The tweet drew widespread criticism, including from the Auschwitz Memorial Museum. Hobbs deleted his tweet but brushed off calls to apologise and said he was being sarcastic to make a point.
“God help anyone who tries to cancel me. I can’t be cancelled,” he remarked to Rosenstock the following year. “I put the run on them and within 24 hours they’re off running at some other target.”
Hobbs’s adoption of Covid-19 related conspiracy theories was a gradual one. In that same 2022 interview, after being highly critical of lockdowns, the WHO and antigen testing, he concluded by saying he does not believe there is any “global conspiracy” regarding the pandemic.
By 2025, his views had evolved. “We went through a massive psychological event globally that was premeditated and organised by the security state and all of those countries and it was clearly co-ordinated,” he said during a video interview with the Roscommon People, amid diatribes about the Rothschilds, the Bilderberg Group and the Soros Foundation.
It is very challenging to accept that you’ve been duped; I get that fully because I fought against it for nearly four years
— Eddie Hobbs
Hobbs’s 2024 book, Breaking the Silence, provides some insight into this journey.
“Each evening in the spring of 2020, along with millions of fellow Irish citizens, I too sat down to listen to reports from breathless RTÉ journalists emerging from the latest Covid updates,” he wrote.
“Sleep wasn’t coming easy, but I couldn’t explain why. I now know that I had free-floating anxiety, a general sense of unease without any identifiable targets. Eventually, I stopped engaging with mainstream media altogether. That helped considerably.”
Hobbs said he redirected his energy into running his firm and writing his self-published novel, a work of historical fiction in the style of Dan Brown, about a secret which could “destroy the foundation of the Roman Church and the secular power structures of Europe”.
“It is very challenging to accept that you’ve been duped; I get that fully because I fought against it for nearly four years. I contested what my research, discussions and experiences laid out as the truth insofar as I could discern it, the truth of the big lie.”
These days, Hobbs’s main activity is presenting his Counterpoint podcast, during which he interviews various figures, some from Ireland’s populist milieu including Dublin city councillor Malachy Steenson, activist and conspiracy theorist Ben Gilroy and Cork anti-immigration campaigner Derek Blighe.
Other guests include Independent Ireland TD Ken O’Flynn and former Master of the High Court Edmund Honohan.

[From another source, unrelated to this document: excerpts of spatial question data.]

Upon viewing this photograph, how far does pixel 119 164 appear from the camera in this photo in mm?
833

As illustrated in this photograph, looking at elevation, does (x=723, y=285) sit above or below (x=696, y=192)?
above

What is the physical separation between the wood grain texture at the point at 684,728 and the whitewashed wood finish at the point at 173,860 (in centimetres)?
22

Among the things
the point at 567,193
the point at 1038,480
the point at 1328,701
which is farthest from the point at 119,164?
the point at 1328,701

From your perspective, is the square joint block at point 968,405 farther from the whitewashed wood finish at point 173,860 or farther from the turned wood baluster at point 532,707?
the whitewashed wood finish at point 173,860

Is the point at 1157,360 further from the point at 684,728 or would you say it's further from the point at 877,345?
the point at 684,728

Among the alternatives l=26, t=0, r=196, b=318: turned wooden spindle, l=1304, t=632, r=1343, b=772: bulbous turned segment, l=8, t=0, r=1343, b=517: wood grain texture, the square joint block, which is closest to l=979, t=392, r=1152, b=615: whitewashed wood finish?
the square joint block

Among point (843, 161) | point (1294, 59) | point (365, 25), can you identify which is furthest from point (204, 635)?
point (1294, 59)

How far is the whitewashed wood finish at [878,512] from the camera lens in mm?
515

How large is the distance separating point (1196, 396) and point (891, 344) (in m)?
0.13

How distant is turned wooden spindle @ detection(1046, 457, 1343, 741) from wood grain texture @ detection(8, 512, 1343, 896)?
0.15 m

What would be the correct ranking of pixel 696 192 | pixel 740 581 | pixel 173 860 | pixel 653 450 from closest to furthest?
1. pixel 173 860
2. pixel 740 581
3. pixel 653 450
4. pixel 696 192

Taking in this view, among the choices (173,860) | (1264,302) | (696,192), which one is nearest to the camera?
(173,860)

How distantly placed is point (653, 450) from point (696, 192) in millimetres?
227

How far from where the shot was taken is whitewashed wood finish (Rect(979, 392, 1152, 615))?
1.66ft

Last October, activist Keith O’Brien, who goes by the name Keith Woods, appeared on the show where his work was effusively praised by Hobbs. O’Brien is a frequent collaborator with US neo-Nazis and previously described himself as a “raging anti-Semite” (he later claimed he was joking).
Hobbs’s most recent guest on the podcast was former Irish Times columnist Kevin Myers. They spoke about “cancel culture, media bias and free speech.”
During one of his interviews with Hobbs last year, Steve Bannon outlined his plans to start an Irish version of his War Room podcast. Last week, in an interview with Politico, Bannon said he is “spending a tonne of time behind the scenes on the Irish situation to help form an Irish national party.
“They’re going to have an Irish Maga, and we’re going to have an Irish Trump. That’s all going to come together, no doubt. That country is right on the edge thanks to mass migration.”
Could Hobbs be Bannon’s “Irish Trump”? The “nascent” political right is still “atomised”, Hobbs said via email, and he has little interest in being its leader.
“I’ve zero intention to get involved in Irish politics right or left, sticking to the media side only and have made that public many times.”